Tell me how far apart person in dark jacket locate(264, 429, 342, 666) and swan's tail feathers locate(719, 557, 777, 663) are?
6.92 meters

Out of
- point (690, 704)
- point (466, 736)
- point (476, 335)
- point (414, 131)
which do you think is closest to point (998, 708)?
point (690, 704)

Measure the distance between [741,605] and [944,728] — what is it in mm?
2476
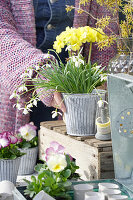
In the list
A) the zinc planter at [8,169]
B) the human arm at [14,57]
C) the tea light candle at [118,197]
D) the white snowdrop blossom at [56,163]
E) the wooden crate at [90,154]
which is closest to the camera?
the tea light candle at [118,197]

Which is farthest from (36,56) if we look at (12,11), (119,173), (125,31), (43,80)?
(119,173)

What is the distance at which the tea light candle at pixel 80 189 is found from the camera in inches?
37.2

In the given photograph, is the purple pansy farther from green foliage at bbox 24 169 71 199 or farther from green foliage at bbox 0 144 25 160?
green foliage at bbox 24 169 71 199

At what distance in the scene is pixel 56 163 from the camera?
1032 mm

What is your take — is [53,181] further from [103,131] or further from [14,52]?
[14,52]

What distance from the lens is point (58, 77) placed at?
4.15 feet

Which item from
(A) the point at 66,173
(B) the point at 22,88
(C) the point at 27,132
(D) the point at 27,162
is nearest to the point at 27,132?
(C) the point at 27,132

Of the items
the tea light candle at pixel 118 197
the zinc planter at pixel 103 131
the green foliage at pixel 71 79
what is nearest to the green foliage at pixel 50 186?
the tea light candle at pixel 118 197

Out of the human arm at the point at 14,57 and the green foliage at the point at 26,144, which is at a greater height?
the human arm at the point at 14,57

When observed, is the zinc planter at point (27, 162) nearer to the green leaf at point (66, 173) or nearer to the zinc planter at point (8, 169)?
the zinc planter at point (8, 169)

.....

* **SHORT PROBLEM**
Copy every line from the one containing "Measure the distance" down to the end of the rows, word for word, and leave the pictures out.

* **FINAL RESULT**
Measure the distance between [741,605] and [944,728] — what is it in mm?
2476
In the list
A) the zinc planter at [8,169]
B) the human arm at [14,57]
C) the tea light candle at [118,197]
D) the white snowdrop blossom at [56,163]
E) the wooden crate at [90,154]
which is closest to the camera?
the tea light candle at [118,197]

Which is farthest from (36,56) if we look at (12,11), (119,173), (125,31), (43,80)?
(119,173)

What is the distance at which the tea light candle at pixel 80 189 is found from the camera in inches?
37.2

In the given photograph, is the purple pansy farther from green foliage at bbox 24 169 71 199 or farther from green foliage at bbox 0 144 25 160?
green foliage at bbox 24 169 71 199

At what distance in the scene is pixel 56 163 from the camera?
1032 mm

What is your take — is [53,181] further from [103,131] or further from [14,52]?
[14,52]

What distance from the lens is point (58, 77) placed at?
4.15 feet

Which item from
(A) the point at 66,173
(B) the point at 22,88
(C) the point at 27,132
(D) the point at 27,162
is nearest to the point at 27,132?
(C) the point at 27,132

Of the items
the tea light candle at pixel 118 197
the zinc planter at pixel 103 131
the green foliage at pixel 71 79
what is nearest to the green foliage at pixel 50 186?
the tea light candle at pixel 118 197

Out of the human arm at the point at 14,57 and the green foliage at the point at 26,144, which is at a greater height?
the human arm at the point at 14,57

When observed, is the zinc planter at point (27, 162) nearer to the green leaf at point (66, 173) or nearer to the zinc planter at point (8, 169)?
the zinc planter at point (8, 169)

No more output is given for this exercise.